● Exercise brief
Reproduce the data from the line with "As seen in this" up to and including the line with "1459 inches", with "camera" swapped for "viewer" and everything else left unchanged.

*** Data for processing

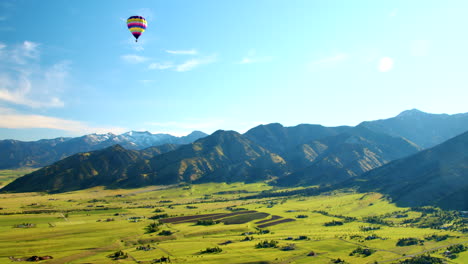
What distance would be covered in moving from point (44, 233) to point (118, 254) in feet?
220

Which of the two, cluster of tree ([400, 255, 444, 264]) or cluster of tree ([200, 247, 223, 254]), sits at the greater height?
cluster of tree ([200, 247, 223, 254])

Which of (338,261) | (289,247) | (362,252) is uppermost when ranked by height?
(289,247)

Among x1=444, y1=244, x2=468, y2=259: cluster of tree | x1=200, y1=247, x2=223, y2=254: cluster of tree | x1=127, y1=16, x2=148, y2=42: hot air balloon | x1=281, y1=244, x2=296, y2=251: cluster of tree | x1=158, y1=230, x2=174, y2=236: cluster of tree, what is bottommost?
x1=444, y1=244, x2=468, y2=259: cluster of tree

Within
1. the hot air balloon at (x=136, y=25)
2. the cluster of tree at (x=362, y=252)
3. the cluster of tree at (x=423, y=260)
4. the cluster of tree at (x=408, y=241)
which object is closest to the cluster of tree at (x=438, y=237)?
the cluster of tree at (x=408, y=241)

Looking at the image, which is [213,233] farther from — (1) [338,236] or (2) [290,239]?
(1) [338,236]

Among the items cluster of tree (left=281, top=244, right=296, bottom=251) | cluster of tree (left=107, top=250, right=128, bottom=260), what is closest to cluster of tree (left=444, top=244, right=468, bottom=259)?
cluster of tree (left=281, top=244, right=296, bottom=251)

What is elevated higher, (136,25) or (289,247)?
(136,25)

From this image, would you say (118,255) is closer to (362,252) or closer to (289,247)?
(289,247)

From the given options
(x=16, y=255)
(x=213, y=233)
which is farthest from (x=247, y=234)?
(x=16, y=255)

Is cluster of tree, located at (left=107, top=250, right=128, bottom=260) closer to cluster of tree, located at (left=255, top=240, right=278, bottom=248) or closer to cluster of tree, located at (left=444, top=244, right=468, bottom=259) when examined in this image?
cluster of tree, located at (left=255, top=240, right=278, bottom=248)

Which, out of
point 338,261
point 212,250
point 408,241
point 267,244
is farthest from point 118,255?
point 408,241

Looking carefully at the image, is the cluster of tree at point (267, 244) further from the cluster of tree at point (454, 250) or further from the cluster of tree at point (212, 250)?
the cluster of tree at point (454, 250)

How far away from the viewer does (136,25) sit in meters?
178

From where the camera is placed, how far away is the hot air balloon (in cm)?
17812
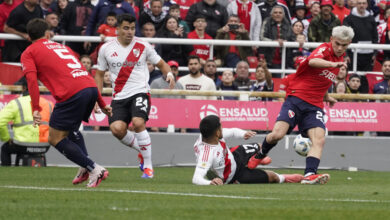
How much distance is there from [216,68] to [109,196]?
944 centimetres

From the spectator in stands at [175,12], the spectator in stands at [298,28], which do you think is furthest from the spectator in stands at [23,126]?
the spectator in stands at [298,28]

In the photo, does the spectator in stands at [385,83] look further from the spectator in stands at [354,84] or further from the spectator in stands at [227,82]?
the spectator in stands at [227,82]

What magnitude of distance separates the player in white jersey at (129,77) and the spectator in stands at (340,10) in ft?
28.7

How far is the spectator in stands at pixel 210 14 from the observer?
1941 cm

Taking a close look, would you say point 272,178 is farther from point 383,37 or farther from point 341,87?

******
*** Data for processing

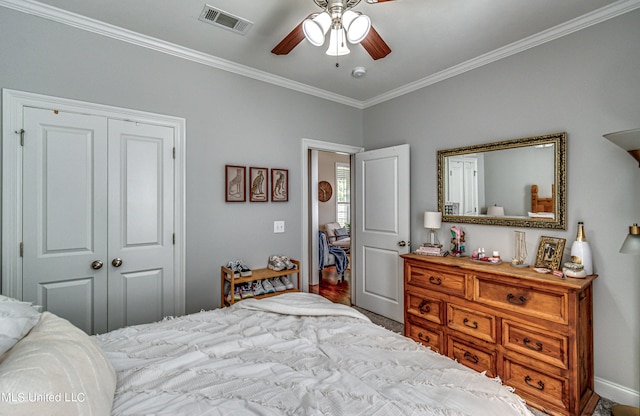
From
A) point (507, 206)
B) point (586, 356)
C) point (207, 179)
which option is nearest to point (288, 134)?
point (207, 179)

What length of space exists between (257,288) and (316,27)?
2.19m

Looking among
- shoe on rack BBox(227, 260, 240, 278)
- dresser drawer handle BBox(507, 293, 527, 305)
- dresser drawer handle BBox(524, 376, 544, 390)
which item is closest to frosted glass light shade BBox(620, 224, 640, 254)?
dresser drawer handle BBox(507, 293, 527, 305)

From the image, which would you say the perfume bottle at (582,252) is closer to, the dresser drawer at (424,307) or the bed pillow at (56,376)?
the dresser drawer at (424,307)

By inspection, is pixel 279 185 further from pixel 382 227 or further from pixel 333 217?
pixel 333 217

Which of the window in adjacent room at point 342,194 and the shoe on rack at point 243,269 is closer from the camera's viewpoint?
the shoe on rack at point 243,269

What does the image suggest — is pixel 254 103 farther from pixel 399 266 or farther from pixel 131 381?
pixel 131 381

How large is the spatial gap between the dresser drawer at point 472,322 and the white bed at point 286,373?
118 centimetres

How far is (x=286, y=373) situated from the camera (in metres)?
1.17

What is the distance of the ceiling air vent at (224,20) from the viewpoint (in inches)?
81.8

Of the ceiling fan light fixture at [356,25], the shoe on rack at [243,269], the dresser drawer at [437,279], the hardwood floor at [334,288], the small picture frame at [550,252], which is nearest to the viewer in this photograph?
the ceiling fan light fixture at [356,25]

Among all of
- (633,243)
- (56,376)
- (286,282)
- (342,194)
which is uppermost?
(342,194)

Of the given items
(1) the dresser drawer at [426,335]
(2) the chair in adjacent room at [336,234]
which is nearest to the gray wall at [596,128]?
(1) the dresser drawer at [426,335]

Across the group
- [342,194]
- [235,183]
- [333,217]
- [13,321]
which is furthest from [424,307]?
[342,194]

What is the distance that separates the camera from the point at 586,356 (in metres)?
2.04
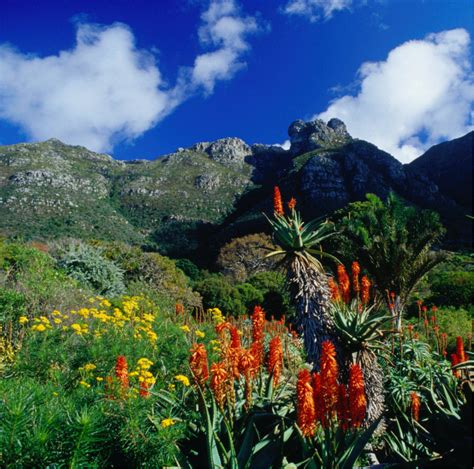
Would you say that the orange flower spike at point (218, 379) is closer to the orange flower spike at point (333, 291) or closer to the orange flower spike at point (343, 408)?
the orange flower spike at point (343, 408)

******
*** Data for processing

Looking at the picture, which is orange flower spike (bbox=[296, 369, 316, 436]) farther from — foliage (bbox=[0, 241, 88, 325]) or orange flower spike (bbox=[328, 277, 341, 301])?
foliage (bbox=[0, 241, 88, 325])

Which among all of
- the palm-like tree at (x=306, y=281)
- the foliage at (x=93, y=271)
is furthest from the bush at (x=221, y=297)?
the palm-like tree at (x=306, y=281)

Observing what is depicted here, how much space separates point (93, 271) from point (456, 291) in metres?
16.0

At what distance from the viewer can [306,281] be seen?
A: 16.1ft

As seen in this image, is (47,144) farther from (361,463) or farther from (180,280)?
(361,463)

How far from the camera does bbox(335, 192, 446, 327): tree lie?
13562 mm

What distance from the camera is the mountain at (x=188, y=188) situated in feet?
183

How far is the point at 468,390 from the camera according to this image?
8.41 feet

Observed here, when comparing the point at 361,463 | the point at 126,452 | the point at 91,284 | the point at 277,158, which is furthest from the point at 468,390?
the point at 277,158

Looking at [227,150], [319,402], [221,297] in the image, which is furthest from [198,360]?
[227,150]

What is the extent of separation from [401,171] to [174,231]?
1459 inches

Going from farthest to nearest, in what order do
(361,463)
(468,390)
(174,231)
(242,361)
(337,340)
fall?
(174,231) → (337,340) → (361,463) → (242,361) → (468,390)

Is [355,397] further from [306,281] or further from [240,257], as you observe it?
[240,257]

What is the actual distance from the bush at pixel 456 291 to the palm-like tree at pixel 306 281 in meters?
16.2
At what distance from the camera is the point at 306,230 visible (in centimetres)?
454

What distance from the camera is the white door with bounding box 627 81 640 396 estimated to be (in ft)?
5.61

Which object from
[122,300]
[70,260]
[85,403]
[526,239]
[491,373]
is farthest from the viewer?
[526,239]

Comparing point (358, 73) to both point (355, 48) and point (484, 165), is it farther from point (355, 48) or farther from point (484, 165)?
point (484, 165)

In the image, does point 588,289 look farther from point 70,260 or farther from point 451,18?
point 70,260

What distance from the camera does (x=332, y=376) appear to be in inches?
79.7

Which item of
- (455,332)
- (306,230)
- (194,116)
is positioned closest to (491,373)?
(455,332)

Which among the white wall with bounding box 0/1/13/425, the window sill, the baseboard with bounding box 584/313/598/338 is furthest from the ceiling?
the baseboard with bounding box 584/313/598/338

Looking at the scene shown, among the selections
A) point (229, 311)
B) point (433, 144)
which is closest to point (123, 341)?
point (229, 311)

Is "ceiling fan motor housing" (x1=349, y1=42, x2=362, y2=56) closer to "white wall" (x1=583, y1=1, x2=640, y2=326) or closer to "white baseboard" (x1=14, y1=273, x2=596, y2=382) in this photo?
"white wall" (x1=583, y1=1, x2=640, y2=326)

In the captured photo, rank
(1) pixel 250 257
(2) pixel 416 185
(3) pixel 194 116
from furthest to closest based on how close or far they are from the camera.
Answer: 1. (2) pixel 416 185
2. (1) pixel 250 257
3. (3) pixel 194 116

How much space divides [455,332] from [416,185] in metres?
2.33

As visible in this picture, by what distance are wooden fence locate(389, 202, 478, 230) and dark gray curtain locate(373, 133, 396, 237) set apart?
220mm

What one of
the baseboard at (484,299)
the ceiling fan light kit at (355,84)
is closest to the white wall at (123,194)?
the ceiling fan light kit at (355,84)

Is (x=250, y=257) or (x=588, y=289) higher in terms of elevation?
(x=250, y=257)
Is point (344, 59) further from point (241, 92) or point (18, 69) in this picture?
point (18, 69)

******

● Final result
As seen in this image, is (47,144) farther from (361,463) or farther from (180,280)?
(361,463)

How far from the viewer does bbox(335, 192, 446, 327): tree lie?
13562 mm

What distance from the viewer is the mountain at (x=188, y=188) situated in feet?
183

How far is the point at 468,390 from the viewer according to this image?
8.41 feet

Observed here, when comparing the point at 361,463 | the point at 126,452 | the point at 91,284 | the point at 277,158, which is furthest from the point at 468,390?
the point at 277,158

Looking at [227,150], [319,402], [221,297] in the image, which is furthest from [198,360]?
[227,150]

What is the extent of separation from [401,171] to [174,231]?
1459 inches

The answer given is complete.